### [Short problem 1]
Answer these questions from the ad tech article:
(a) What position does Paul Wright hold, and at which company?
(b) Which company owns Truth?
(c) What two solutions does Smith give as examples for tackling the issue head on?
### [Short problem 2]
In the ad tech article, condense the paragraph that begins "On a positive note" into a shorter version that keeps its main facts.

--- start Extracted text ---

Blis’s Smith believes that where these issues are concerned, the time for passing the buck is over. “We in the tech industry have a responsibility to address negative perceptions – and quickly,” he says. “We can do this by implementing concrete measures to improve trust, tackle persistent publisher quality issues, ad fraud, measurement, and data privacy. A broad range of solutions is key to tackling the issue head on, for example, whitelisting in mobile apps, or the use of pre-bid technology to combat domain-spoofing.

“Moving forward, there will inevitably be more scandals – but this doesn’t mean it’s time to lose hope. Quite the opposite: it should spur us on to take action to protect the reputations of brands, agencies, and tech partners alike. Only this way can we make brand safety trend for the right reasons in 2018.”

Re-evaluating relationships
On a positive note, all of these scandals, around data, brand safety and transparency, are forcing the ad tech industry to take a long, hard look at itself, and to re-evaluate some of the relationships that have been in place for many years. One of these is that between media buyers and ad agencies, where the level of trust has definitely declined. Fixing this, says Paul Wright, CEO of Iotec, lies at the heart of the transparency problem.

“Trust can be restored if media buyers are willing to be transparent about how they buy media and ad agencies are able to communicate openly why they are choosing to work with certain suppliers over others,” says Wright. “If true transparency existed across the board – across price, placement, optimisation and use of data – then media platforms and vendors would be judged solely on the merit and the value they bring back to the advertiser. Which is how it should be.”

Could blockchain help the ad tech industry address its issues. Many believe the tech, created by a faceless person or group known as ‘Satoshi Nakamoto’ when Bitcoin was introduced almost 10 years ago, has the potential to transform many aspects of the world around us.

While its origins lie in cryptocurrency, it has expanded into many other areas, such as advertising, consumer payments, and digital rights management, among others.

Last November saw the launch of Truth, with the pledge that it would be the media agency in the world to use blockchain smart contract technology to provide advertisers with 100 per cent transparency. The company is owned by TMG, which at the time, said it has launched Truth in response to the erosion of trust between advertisers, media agencies and media owners, in an industry “where middlemen and the layers involved in media planning and buying can easily strip 80 per cent of the value between brands and media owners”.

--- end Extracted text ---
--- start Provided data ---

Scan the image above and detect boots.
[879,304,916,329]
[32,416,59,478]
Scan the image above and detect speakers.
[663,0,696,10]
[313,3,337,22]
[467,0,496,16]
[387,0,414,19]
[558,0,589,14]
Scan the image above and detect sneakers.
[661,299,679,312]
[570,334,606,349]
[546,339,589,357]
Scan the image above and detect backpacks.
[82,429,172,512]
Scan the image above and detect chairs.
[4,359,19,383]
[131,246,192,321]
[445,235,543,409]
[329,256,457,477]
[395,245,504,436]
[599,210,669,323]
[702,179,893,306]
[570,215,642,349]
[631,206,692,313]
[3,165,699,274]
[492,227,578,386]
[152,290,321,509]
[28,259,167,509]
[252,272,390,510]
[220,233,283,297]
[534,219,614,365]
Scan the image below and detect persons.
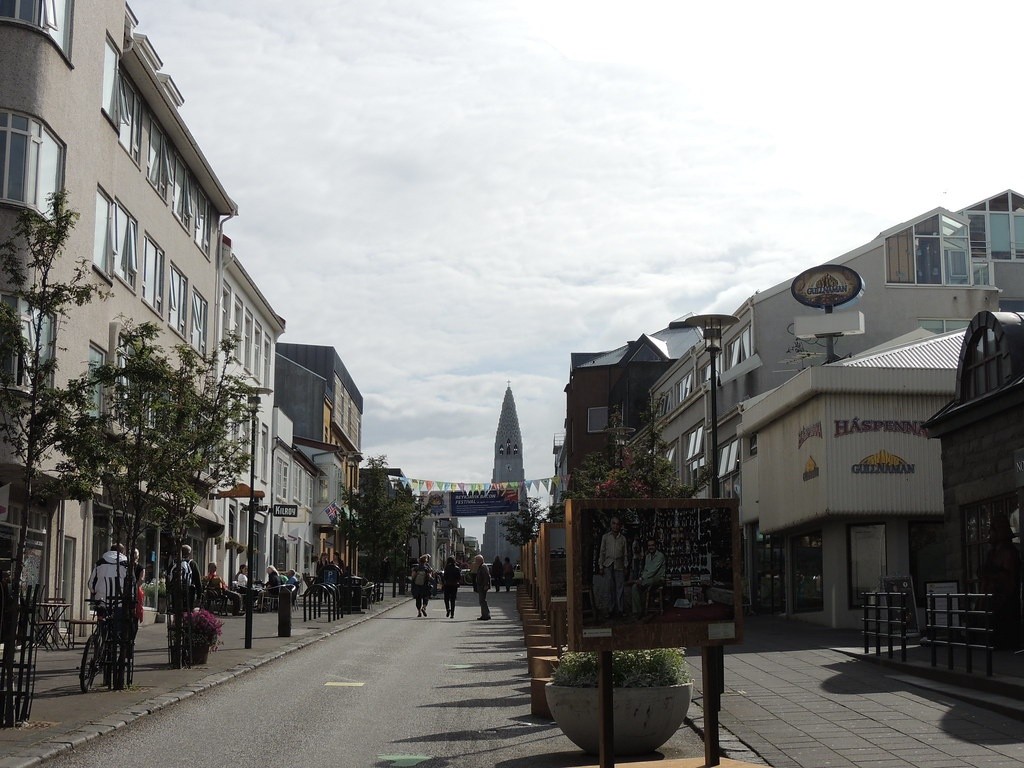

--- end Provided data ---

### [Solution 1]
(a) He is CEO of Iotec.
(b) TMG owns Truth.
(c) Whitelisting in mobile apps, and the use of pre-bid technology to combat domain-spoofing.

### [Solution 2]
Scandals around data, brand safety and transparency are pushing the ad tech industry to examine itself and re-evaluate long-standing relationships. One is the relationship between media buyers and ad agencies, where trust has declined. Paul Wright, CEO of Iotec, says fixing it is at the heart of the transparency problem.